Goldenshield From United States of America, joined Jan 2001, 6170 posts, RR: 13
Reply 1, posted (14 years 3 weeks 6 days 12 hours ago) and read 2695 times:
could be every flight, could be just the every other one... it depends on the load and time that is allowed to turn the aircraft. Also, the next station in line, and how far away it is determines the fuel required. the ONT-PHX-ABQ run, they load up 35,000 or so pound of fuel to run both legs. but delays can occure, so if the aircraft is low on fuel at the next downline station, then fueling is mandatory.
Two all beef patties, special sauce, lettuce, cheese, pickles, onions on a sesame seed bun.
Rick767 From United Kingdom, joined Jan 2000, 2662 posts, RR: 50
Reply 2, posted (14 years 3 weeks 6 days 9 hours ago) and read 2679 times:
In our operations (Uk Charter 757/767) we typically refuel on every leg. We do tanker fuel, however, to places like the Canary Islands due to the high relative cost of fuel at the destination.
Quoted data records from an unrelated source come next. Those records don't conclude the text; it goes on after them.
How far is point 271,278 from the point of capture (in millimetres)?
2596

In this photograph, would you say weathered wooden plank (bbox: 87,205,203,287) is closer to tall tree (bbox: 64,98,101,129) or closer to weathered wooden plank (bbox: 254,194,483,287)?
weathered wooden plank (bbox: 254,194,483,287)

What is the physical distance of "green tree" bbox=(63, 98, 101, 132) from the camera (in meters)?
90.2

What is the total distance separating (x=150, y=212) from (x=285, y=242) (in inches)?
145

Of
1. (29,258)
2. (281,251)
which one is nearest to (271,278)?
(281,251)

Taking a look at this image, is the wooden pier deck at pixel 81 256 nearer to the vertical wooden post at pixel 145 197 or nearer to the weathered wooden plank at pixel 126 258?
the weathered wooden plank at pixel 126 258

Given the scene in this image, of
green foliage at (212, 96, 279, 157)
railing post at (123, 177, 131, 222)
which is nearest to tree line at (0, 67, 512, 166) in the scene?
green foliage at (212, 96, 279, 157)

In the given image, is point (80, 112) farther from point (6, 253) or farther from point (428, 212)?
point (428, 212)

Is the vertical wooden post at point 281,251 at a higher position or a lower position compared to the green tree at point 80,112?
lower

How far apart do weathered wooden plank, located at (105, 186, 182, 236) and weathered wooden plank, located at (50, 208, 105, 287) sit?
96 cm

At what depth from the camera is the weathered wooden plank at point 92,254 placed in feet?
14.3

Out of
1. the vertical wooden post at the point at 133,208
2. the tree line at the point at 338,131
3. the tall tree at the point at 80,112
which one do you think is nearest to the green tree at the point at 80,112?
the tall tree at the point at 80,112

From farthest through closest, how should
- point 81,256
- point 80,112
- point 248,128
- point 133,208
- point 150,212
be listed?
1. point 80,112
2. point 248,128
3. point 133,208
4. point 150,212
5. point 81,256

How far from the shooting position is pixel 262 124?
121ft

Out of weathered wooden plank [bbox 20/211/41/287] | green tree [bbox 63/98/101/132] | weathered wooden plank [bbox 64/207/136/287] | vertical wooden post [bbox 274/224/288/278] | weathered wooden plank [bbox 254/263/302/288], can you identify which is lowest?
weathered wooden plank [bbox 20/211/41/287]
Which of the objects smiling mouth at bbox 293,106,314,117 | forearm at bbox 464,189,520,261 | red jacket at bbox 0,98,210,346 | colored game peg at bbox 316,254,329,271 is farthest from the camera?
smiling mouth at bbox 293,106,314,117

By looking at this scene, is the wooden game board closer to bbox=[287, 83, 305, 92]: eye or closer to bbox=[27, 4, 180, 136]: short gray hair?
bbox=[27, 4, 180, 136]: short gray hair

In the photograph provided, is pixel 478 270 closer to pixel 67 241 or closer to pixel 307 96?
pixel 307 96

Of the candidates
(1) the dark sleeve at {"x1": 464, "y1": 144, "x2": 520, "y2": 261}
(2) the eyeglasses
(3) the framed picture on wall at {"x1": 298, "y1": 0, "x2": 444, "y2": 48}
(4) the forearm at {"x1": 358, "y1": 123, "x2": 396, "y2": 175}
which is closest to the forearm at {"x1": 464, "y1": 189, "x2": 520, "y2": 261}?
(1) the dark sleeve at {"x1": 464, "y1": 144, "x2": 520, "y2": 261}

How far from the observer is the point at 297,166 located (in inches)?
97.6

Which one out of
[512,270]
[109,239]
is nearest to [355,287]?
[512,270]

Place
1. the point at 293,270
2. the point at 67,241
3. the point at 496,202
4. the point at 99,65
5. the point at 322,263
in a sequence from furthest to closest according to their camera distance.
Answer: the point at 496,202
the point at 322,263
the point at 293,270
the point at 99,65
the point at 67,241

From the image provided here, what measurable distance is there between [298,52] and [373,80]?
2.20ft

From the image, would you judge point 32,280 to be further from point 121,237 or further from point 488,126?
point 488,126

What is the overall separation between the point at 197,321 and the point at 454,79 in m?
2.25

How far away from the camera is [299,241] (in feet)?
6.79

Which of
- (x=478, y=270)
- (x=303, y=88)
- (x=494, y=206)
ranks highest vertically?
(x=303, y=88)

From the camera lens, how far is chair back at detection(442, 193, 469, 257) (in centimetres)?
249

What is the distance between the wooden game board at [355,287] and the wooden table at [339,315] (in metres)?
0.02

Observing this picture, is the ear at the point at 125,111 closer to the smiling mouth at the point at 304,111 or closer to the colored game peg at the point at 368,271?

Typically in this case we load enough fuel to plan a landing at MLW. This does not remove the requirement to refuel for the return trip, but means we need to upload less fuel (at the higher cost) since we still have a lot of (cheaper) fuel on board.
The penalty is increased weight on the outbound flight so some of the tankered fuel will be burned purely to carry it. On the 757 every 1,000kg more fuel loaded increases fuel burn by about 50kg/hr.
So there is a formula the dispatchers use to calculate the optimum amount of fuel to tanker based on trip length and relative fuel cost at the destination, to achieve the minimum trip cost.
I used to love the smell of Jet-A in the morning...
OPNLguy From , joined Dec 1969, posts, RR:
Reply 3, posted (14 years 3 weeks 6 days 3 hours ago) and read 2649 times:
>>>the ONT-PHX-ABQ run, they load up 35,000 or so pound of fuel to run both legs.
Pull this on a 737, and you're going to be arriving in ABQ with about 25,000 fuel aboard, which (depending upon what model of 737 and the ABQ temperature is) will very likely leave you overweight for either performance-limited landing weights, or maximum quick-turn landing weights.
Bottom-line: Thou must watch thy tankering fuel into "hot-and-high" airports, lest thou sitteth eons awaiting to defuel...
Otherwise, Rick said it all... FYI, "fuelstops" are really another thing, defined as planning to go ABC-XYZ on a scheduled flight and it can't make it non-stop for some reason (high payloads, etc.), and you have to "fuelstop" someplace in between.